- SUPPLIED TEXT -
((

- An artist's rendition
- Interactive map of the Highwealth Huiguo 90 興富發惠國段90案 area

General information
- Status: Under construction
- Type: Office
- Location: Taichung's 7th Redevelopment Zone, Xitun District, Taichung, Taiwan
- Coordinates: 24°09′51″N 120°38′43″E﻿ / ﻿24.1641917°N 120.6451763°E
- Construction started: 9 May 2024
- Completed: 2028

Height
- Architectural: 323.5 m (1,061 ft)

Technical details
- Floor count: 63 above ground 8 below ground
- Floor area: 160,133.97 m^{2} (1,723,667.7 sq ft)

))

- EXCERPTED DATA -
((

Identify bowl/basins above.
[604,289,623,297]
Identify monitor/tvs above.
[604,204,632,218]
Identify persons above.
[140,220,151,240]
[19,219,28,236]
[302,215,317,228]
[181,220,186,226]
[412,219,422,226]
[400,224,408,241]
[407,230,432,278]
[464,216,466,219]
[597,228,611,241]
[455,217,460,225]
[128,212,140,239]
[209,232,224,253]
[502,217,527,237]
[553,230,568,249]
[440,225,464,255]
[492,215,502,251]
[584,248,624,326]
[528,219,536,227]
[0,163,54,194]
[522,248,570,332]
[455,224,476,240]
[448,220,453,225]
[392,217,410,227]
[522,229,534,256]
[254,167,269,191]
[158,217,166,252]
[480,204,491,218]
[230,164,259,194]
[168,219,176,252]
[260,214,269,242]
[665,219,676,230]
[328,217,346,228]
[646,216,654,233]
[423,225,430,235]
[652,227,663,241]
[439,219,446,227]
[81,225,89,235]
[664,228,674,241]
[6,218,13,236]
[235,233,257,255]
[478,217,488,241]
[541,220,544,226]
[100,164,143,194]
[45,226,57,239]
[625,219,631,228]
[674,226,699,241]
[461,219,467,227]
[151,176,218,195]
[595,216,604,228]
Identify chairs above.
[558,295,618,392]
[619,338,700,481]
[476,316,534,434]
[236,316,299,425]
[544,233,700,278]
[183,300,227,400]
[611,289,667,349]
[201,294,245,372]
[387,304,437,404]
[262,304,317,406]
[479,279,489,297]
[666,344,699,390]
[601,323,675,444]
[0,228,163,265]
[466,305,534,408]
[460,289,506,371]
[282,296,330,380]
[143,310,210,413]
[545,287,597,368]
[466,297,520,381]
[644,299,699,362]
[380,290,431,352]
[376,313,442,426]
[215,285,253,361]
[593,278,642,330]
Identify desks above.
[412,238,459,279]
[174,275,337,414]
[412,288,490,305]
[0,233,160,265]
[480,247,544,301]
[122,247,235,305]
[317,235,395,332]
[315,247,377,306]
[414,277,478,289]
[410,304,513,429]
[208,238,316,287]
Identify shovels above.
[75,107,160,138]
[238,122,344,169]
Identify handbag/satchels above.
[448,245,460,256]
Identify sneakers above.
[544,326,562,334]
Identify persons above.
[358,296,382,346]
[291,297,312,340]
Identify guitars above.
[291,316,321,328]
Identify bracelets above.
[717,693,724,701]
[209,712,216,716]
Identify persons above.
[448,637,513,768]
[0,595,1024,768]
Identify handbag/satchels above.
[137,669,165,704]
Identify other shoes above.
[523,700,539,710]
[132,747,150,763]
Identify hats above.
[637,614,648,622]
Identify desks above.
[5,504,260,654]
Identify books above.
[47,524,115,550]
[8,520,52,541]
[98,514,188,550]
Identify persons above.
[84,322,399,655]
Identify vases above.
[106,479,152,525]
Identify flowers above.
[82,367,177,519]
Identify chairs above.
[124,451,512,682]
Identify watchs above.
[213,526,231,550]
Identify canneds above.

))

Could you reproduce the Highwealth Huiguo 90 fact sheet above word for word, from its first line to its last?

- An artist's rendition
- Interactive map of the Highwealth Huiguo 90 興富發惠國段90案 area

General information
- Status: Under construction
- Type: Office
- Location: Taichung's 7th Redevelopment Zone, Xitun District, Taichung, Taiwan
- Coordinates: 24°09′51″N 120°38′43″E﻿ / ﻿24.1641917°N 120.6451763°E
- Construction started: 9 May 2024
- Completed: 2028

Height
- Architectural: 323.5 m (1,061 ft)

Technical details
- Floor count: 63 above ground 8 below ground
- Floor area: 160,133.97 m^{2} (1,723,667.7 sq ft)